With the outlier's experience removed, the data achieved statistical significance, but not until the third month of the trial. And the response depended in part on where the seizures originated. Patients with seizures that originated in one or both temporal lobes experienced seizure reduction of 44.2 percent, while those with seizures originating in the frontal, parietal or occipital lobes “did not demonstrate significant differences in seizure reduction,” according to the authors of the Epilepsia paper. Patients with multifocal or diffuse seizure activity showed a 35 percent reduction, as opposed to the 14.1 percent reduction in the control group, “but with only eight and nine subjects, respectively, in each group this difference did not achieve significance.”
As with deep brain stimulation for other disorders, the mechanism by which the electrical stimulation produces benefit remains unknown, but researchers assume it disrupts the seizure circuit.
“I doubt that the stimulation involves simple inhibition or excitation,” said Dr. Fisher. “More likely, stimulation produces changes in neuronal networks to disrupt synchrony, seizure formation, and seizure spread, and these changes seem to increase over time.”
One of the subinvestigators involved in the trial believes the ongoing benefit involves a neuromodulatory effect that becomes more pronounced over time. “You might not see it in initial stages of treatment,” said Andres M. Kanner, MD, professor of neurological sciences at Rush Medical College, director of the Laboratory of Electroencephalography and Video-EEG-Telemetry, and associate director of the Section of Epilepsy and Clinical Neurophysiology at the Rush Epilepsy Center. “But the third year you see a significant number of people achieve a 50 percent reduction in seizures. This neuromodulatory effect may also enhance the response to anti-epileptic drugs, which may account for the improvement in seizure frequency.”

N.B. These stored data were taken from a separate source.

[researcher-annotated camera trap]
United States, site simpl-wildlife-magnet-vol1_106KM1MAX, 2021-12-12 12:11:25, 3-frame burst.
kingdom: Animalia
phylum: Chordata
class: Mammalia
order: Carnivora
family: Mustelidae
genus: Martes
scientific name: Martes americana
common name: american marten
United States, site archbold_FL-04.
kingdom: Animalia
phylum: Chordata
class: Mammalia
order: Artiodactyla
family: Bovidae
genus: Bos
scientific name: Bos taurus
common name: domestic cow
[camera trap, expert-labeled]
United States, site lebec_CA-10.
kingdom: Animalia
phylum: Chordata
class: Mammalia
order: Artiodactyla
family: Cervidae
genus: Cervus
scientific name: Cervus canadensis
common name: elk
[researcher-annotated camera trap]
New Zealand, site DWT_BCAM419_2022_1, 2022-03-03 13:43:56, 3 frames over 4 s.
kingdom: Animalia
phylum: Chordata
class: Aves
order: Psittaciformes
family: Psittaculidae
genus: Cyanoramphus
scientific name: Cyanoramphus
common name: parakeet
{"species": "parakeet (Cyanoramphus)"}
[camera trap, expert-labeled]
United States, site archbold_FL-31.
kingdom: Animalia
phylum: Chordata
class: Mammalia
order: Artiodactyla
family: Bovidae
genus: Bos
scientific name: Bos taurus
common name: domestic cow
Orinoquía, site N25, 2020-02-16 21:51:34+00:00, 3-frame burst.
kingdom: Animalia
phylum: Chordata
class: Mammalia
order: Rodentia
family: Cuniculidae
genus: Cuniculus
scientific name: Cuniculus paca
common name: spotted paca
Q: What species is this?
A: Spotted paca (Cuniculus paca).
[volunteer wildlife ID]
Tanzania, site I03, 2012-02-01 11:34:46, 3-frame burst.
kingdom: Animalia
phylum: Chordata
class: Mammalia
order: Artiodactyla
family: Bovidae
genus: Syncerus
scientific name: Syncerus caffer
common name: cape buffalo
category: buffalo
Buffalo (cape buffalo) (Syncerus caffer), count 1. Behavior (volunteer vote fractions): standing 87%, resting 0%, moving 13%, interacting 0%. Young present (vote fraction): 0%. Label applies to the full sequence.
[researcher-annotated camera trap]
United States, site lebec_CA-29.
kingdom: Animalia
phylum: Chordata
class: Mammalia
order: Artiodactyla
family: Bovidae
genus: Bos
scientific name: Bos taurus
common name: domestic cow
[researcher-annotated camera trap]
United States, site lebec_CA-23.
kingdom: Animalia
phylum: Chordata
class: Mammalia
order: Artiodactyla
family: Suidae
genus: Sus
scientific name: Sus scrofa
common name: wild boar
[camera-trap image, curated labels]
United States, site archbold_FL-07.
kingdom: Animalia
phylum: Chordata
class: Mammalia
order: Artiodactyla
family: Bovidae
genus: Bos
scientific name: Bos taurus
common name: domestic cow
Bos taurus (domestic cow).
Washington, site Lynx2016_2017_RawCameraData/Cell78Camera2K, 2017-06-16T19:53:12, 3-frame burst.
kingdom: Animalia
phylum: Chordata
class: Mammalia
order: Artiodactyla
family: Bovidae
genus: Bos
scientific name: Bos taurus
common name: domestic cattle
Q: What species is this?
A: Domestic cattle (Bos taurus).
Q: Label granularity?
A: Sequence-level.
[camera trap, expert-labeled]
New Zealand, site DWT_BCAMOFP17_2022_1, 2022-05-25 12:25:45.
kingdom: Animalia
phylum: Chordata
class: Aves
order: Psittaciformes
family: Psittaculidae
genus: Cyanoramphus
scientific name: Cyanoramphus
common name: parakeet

The device that received the approval of the FDA panel — the Activa PC — is a smaller and more highly programmable version of the Medtronic Intercept stimulator, which was actually used in the study. The Activa PC received FDA approval in 2009 for Parkinson disease.
Mohamad Z. Koubeissi, MD, assistant professor of neurology at the University Hospitals Case Medical Center of Case Western Reserve University, who co-authored a 2007 article on cerebellar and thalamic stimulation for epilepsy, said the overall results of the trial encouraging, but he was not surprised by the narrow FDA vote, given the fact that there were not meaningful differences in seizure reduction between those who had the device turned on and the control group. He agreed with others, however, that the fact that after two years of using the thalamic stimulation, more than half of all patients had reduced seizure frequency by 50 percent or more and 14 patients were seizure-free was “somehow promising.”
He added: “Whether electrical stimulation induces slow, long-term beneficial changes in the seizure circuitry can only be discerned with wider use and more studies.”
• Fisher R, Salanova V, Graves N, et al, for the SANTE Study Group. Electrical stimulation of the anterior nucleus of thalamus for treatment of refractory epilepsy. Epilepsia 2010; E-pub 2010 Mar 17.